=== Begin Enclosure ===
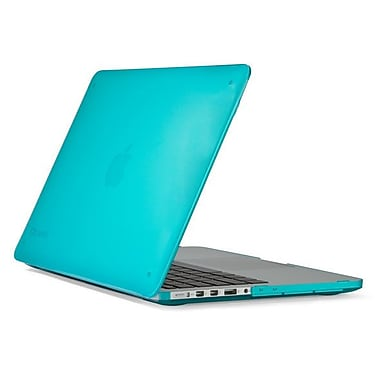 Speck – Étui SeeThru pour MacBook Pro à écran Retina de 13 po, bleu calypso (SPK-71600-B189)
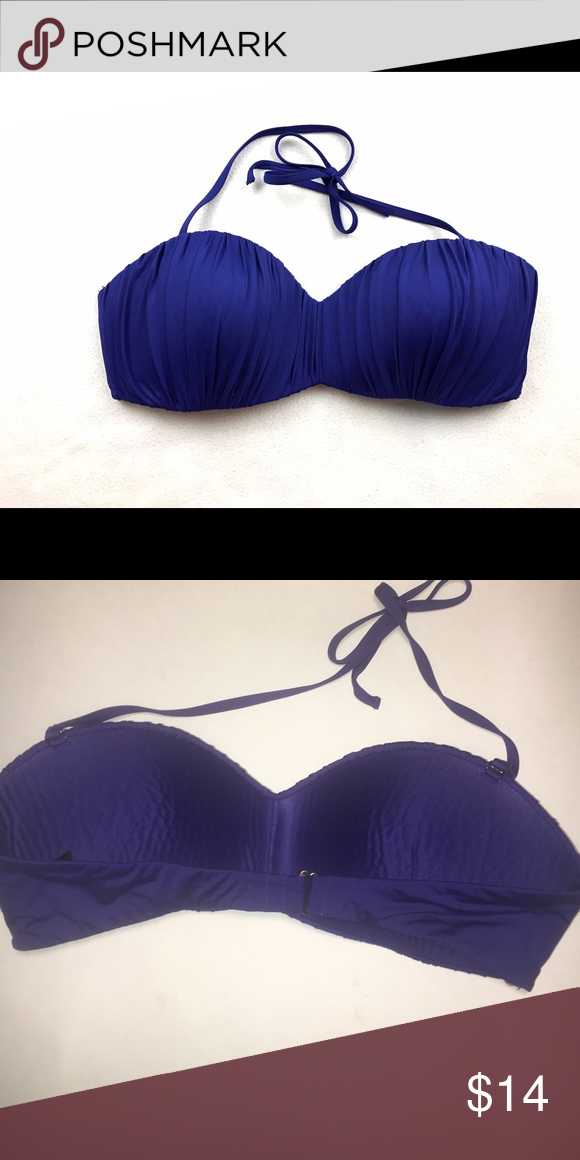 H&M purple pleated bikini top Super cute bikini top! This top can be paired with any color. Can be worn as a halter top or strapless ☀️ H&M Swim Bikinis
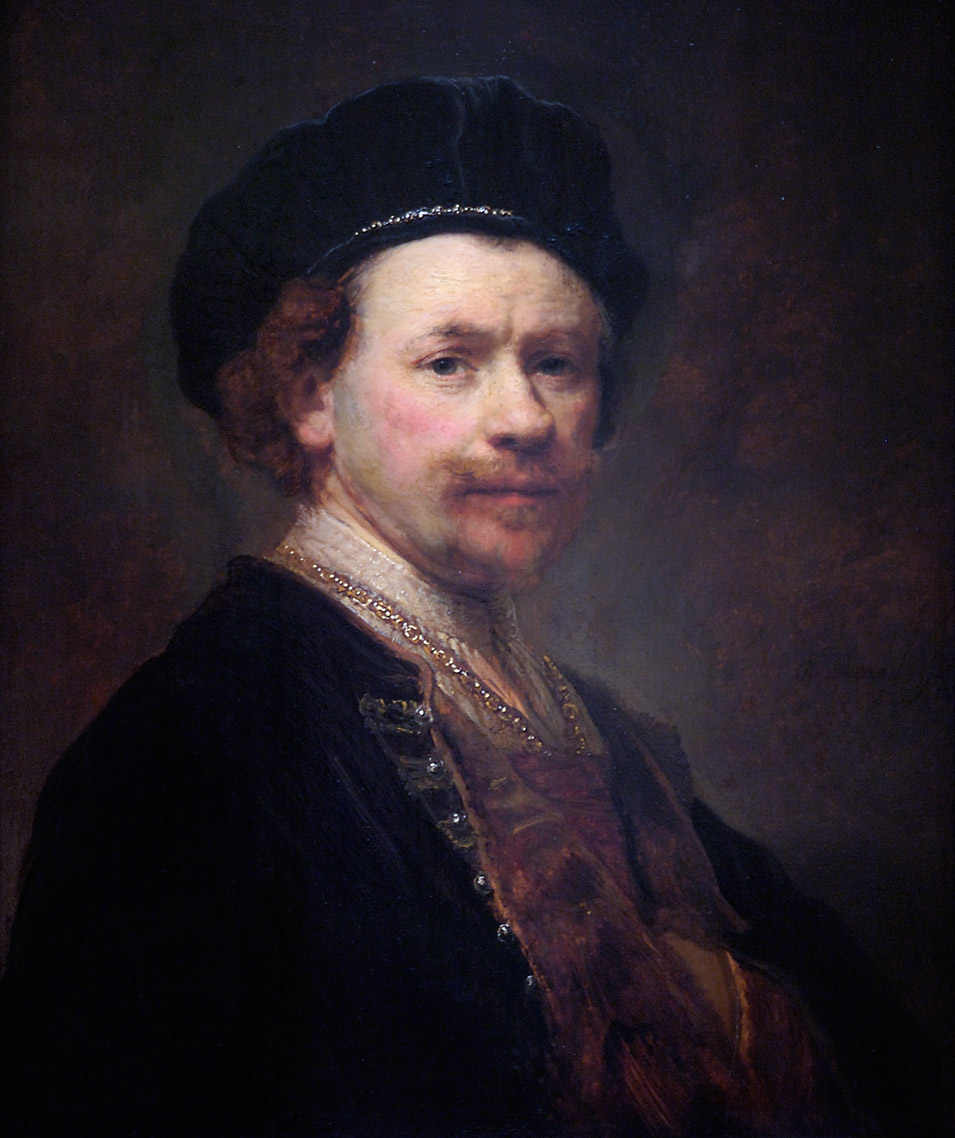 Rembrandt, Self-Portrait, c. 1636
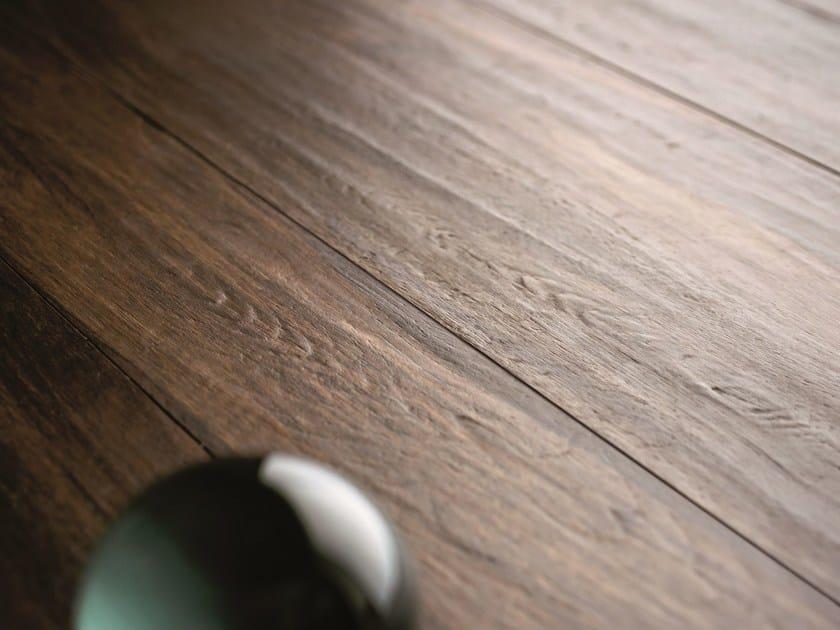 Pavimento in gres porcellanato effetto legno treverkchic - Prezzi piastrelle marazzi ...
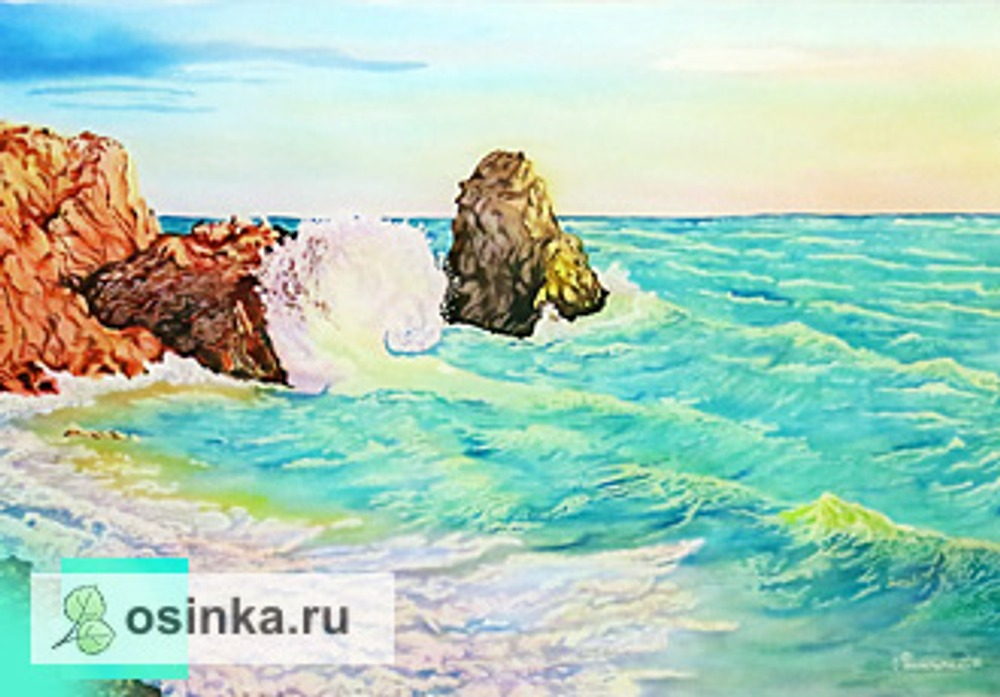"""Фото. Картина в технике батик """"Прибой"""". Автор работы - Зверок ."""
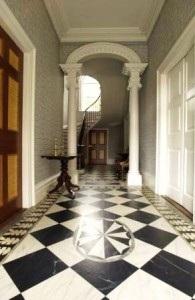 The Entry Hall, Davenport House (from Davenport House website).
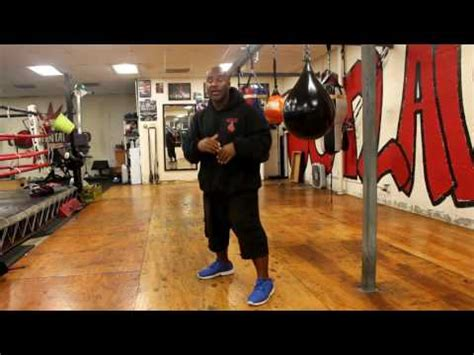 Boxing Stance How To Stand When Fighting - Vido1 - Your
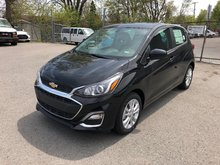 2019 Chevrolet Spark 1LT  - Android Auto -  Apple CarPlay - $105 B/W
=== End Enclosure ===
* **Prompt**
The copy must reproduce every entry exactly while excluding all pictures.

* **Output for this exercise**
 Speck – Étui SeeThru pour MacBook Pro à écran Retina de 13 po, bleu calypso (SPK-71600-B189)
 H&M purple pleated bikini top Super cute bikini top! This top can be paired with any color. Can be worn as a halter top or strapless ☀️ H&M Swim Bikinis
 Rembrandt, Self-Portrait, c. 1636
 Pavimento in gres porcellanato effetto legno treverkchic - Prezzi piastrelle marazzi ...
"""Фото. Картина в технике батик """"Прибой"""". Автор работы - Зверок ."""
 The Entry Hall, Davenport House (from Davenport House website).
 Boxing Stance How To Stand When Fighting - Vido1 - Your
 2019 Chevrolet Spark 1LT  - Android Auto -  Apple CarPlay - $105 B/W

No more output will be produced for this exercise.